*** DATA FOR THE TASK

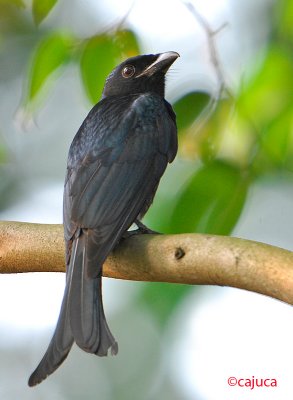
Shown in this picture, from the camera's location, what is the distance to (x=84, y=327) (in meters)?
2.92

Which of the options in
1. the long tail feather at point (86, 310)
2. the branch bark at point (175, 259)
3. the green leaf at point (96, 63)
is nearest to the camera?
the branch bark at point (175, 259)

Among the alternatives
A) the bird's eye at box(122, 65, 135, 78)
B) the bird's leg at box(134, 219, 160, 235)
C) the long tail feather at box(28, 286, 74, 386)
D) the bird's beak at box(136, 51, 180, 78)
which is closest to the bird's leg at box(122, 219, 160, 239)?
the bird's leg at box(134, 219, 160, 235)

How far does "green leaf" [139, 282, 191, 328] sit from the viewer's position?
3282mm

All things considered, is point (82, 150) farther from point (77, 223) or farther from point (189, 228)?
point (189, 228)

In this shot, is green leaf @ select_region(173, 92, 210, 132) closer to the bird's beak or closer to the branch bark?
the branch bark

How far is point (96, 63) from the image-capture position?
10.0 ft

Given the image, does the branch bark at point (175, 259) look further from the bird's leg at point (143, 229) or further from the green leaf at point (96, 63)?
the green leaf at point (96, 63)

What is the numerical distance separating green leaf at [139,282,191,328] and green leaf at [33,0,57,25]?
3.56 feet

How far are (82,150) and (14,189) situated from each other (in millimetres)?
1905

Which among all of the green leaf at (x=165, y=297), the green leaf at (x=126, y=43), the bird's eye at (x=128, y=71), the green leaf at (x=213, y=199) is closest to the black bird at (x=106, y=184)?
the bird's eye at (x=128, y=71)

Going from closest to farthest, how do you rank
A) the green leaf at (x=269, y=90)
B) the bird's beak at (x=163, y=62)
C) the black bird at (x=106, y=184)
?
the green leaf at (x=269, y=90) < the black bird at (x=106, y=184) < the bird's beak at (x=163, y=62)

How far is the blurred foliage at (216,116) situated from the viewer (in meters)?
2.65

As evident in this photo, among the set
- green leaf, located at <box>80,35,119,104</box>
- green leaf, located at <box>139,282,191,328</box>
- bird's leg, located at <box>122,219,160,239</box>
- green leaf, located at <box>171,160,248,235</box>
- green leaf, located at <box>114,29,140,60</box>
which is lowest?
green leaf, located at <box>139,282,191,328</box>

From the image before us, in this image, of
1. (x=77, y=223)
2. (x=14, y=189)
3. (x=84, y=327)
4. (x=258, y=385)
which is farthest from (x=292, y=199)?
(x=14, y=189)
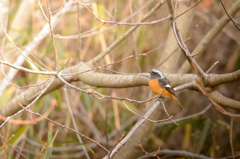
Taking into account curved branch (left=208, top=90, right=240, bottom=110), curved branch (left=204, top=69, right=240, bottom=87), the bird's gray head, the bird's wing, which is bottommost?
curved branch (left=208, top=90, right=240, bottom=110)

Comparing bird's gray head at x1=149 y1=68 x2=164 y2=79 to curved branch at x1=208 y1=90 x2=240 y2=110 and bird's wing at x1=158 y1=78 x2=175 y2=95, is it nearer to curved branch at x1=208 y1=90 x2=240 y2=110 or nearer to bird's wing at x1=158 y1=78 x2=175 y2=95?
bird's wing at x1=158 y1=78 x2=175 y2=95

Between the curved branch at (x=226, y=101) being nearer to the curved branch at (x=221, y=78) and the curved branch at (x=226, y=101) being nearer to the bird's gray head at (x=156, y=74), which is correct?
the curved branch at (x=221, y=78)

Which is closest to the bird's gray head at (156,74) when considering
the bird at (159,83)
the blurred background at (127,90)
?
the bird at (159,83)

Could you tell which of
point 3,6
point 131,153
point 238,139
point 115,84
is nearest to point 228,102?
point 115,84

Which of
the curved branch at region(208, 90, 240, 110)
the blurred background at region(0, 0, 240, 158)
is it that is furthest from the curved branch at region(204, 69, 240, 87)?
the blurred background at region(0, 0, 240, 158)

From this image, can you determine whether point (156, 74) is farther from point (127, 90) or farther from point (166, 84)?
point (127, 90)

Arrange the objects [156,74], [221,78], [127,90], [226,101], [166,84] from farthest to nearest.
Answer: [127,90], [156,74], [166,84], [226,101], [221,78]

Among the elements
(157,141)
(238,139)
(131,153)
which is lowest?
(238,139)

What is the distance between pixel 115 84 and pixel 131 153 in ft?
3.61

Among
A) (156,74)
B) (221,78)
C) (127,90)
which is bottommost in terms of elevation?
(221,78)

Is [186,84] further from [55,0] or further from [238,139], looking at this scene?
[55,0]

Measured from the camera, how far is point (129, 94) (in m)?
4.63

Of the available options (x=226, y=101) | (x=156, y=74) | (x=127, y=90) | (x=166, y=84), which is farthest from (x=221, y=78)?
(x=127, y=90)

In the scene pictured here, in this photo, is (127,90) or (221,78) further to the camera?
(127,90)
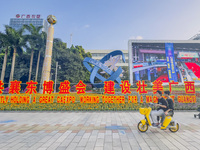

******

PROMPT: Tally the lines in the listing above that contain the string "further" and reply with only the count.

TASK SOLUTION: 3